For issue a) you can create a v2 version and, if you really really want to keep the crypto_box calls in your source code, you
#define crypto_box crypto_box_v2 -- your code won't change, but when you compile, the symbols will change. After that, if you try to link against this library with code that isn't updated you'll fail at build time.
That being said, I think replacing all instances of crypto_box to crypto_box_v2 is much better than #defining
The #define trick only makes problem b) bigger -- I think that if/when a new cryptobox is needed the upgrade strategy will be the following:
1) the new crypto_box will be named crypto_box_v2
2) create a new api endpoint using crypto_box_v2 that isn't being used. If you semver your api endpoints, that means doing a major version bump since it won't be backwards compatible with the older crypto. Does this suck? yes.
3) migrate traffic to the new api endpoint
4) EOL the old api endpoint
When you think about it, it's the only way to do it and cipher negotiation is only masking steps 1-4 (i.e doing it for you, but in an opaque way)
Helping developers avoid the pitfalls of cryptography is the main problem we at Tozny (http://tozny.com) are trying to solve.
We found that there is so much mis-information available online it's too easy to shoot yourself in the foot with cryptography so we're trying to make tools that make strong crypto easy to implement.
Cryptography is so very easy to get wrong. This is the kind of thing that should be outsourced to someone who only does this and is known to do it well and with known and trusted algorithms.
Designing cryptographic libraries should definitely be left to cryptographers. However, the information here also seems pretty useful for the programmers using those libraries.
This is not about coding AES, it's about designing APIs for cryptographic libraries. If you're a programmer using those APIs, it would be helpful to know whether they're well-designed, and what pitfalls might be there if they're not.
"Security at the expense of usability, comes at the expense of security."
Misuse-resistant cryptography API design is a particular hobby horse of mine. (My other hobby horse is software update security.)
A lot of the arguments in favor of cipher agility (a.k.a. runtime negotiation and risk of downgrade attacks) come from well-intended people who haven't internalized the past few decades of real world cryptographic failures.
I liken it to building a brick wall that's expected to hold up a roof.
Would you rather have a wall made by carefully placing bricks and mortar in place once, and if need be, rebuild the brick wall later with better materials?
Or would a lattice of mortar that lets you hot-swap bricks as needed be a preferable design?
The first one is versioned protocols. The latter is what keeps people typing AES into their code.
Some of the problems that invariably crops up with libraries that hide implementation details:
a. If the algorithms ever need swapping, you might not even find out because your code compiles cleanly (assuming you don't obsessively read changelogs for libraries); only when you go live after the update you see that suddenly all data is garbled and spend a few hours debugging in your own code. How do you replace what's inside something like crypto_box while also breaking existing implementations so that they don't even build?
b. Interoperability across programming languages becomes difficult. AES-256-CTR with HMAC-SHA256 authentication is something you can scramble to get algorithms together because you know them. But crypto_box is just opaque; you'll be stuck reading source code and shoddily porting it to $language_that_you_must_use because policy or technical requirements or whatever dictate you must not use native extensions to bind to your library of choice. If your library of choice is also not written in C (though libsodium, which is what the presented library wraps, is), but rather in Java or some other even higher level language, you'll be completely locked in a monoculture and dependent on that particular library.
They mean well, but the interoperability problem seems to a very unsolved problem. The modern non-FIPS world appears to slowly be gravitating towards de-facto standardizing libsodium, though.

● **Your instructions**: Repeat the part of the crypto API discussion that begins at the words "3) migrate traffic" and stops after the words "easy to implement.". You can ignore the records.

● **Provided records**:
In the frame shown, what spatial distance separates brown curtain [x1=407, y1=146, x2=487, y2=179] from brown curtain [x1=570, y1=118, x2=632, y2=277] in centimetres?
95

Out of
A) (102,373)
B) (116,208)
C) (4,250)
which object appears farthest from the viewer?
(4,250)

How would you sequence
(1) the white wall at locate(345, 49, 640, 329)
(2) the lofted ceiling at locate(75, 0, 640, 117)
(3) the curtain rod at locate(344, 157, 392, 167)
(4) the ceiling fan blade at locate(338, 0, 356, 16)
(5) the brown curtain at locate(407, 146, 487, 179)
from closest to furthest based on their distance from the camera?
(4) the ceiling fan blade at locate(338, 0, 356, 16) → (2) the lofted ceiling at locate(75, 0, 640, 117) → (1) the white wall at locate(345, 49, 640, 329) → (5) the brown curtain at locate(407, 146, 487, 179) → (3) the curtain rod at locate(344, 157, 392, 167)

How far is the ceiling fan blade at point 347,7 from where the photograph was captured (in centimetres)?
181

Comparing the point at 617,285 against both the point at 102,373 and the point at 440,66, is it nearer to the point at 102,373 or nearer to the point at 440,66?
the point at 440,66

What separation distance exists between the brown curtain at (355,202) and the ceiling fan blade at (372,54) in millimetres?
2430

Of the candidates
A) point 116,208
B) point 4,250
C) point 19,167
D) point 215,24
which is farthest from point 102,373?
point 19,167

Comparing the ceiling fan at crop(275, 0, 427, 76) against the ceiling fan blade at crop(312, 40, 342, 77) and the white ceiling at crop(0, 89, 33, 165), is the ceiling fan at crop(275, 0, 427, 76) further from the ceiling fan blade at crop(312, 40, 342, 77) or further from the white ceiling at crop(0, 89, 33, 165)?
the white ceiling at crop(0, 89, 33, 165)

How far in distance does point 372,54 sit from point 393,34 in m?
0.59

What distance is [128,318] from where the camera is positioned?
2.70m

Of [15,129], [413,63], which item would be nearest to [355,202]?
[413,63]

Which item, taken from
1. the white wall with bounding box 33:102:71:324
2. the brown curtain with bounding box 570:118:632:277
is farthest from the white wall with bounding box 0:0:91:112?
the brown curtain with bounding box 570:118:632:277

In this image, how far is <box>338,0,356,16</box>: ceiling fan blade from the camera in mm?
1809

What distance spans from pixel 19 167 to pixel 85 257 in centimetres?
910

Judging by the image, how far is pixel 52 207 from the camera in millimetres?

---

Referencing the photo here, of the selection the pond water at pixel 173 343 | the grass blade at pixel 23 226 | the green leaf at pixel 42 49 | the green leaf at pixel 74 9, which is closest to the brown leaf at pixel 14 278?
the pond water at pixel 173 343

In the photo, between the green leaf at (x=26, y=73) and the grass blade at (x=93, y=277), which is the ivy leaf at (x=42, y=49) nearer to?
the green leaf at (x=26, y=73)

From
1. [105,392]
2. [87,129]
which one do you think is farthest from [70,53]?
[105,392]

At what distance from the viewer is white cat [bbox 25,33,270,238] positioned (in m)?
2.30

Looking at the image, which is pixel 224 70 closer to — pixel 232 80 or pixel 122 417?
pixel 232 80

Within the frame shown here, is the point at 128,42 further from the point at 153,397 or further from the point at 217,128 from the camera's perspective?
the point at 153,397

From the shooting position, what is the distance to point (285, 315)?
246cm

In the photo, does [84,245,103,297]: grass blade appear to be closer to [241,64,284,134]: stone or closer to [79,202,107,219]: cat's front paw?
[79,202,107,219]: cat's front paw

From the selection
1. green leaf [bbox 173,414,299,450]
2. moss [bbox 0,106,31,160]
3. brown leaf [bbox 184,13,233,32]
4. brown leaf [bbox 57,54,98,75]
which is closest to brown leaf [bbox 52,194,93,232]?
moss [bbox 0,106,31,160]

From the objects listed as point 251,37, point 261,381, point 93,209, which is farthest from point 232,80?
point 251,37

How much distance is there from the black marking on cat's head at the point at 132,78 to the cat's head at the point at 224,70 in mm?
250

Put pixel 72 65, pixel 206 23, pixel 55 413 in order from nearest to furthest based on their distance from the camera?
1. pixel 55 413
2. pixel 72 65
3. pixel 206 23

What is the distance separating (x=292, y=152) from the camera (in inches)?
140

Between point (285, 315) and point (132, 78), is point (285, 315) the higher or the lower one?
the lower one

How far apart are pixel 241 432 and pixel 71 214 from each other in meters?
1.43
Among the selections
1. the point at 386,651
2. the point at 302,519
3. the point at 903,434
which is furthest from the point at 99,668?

● **Result of the exercise**:
3) migrate traffic to the new api endpoint
4) EOL the old api endpoint
When you think about it, it's the only way to do it and cipher negotiation is only masking steps 1-4 (i.e doing it for you, but in an opaque way)
Helping developers avoid the pitfalls of cryptography is the main problem we at Tozny (http://tozny.com) are trying to solve.
We found that there is so much mis-information available online it's too easy to shoot yourself in the foot with cryptography so we're trying to make tools that make strong crypto easy to implement.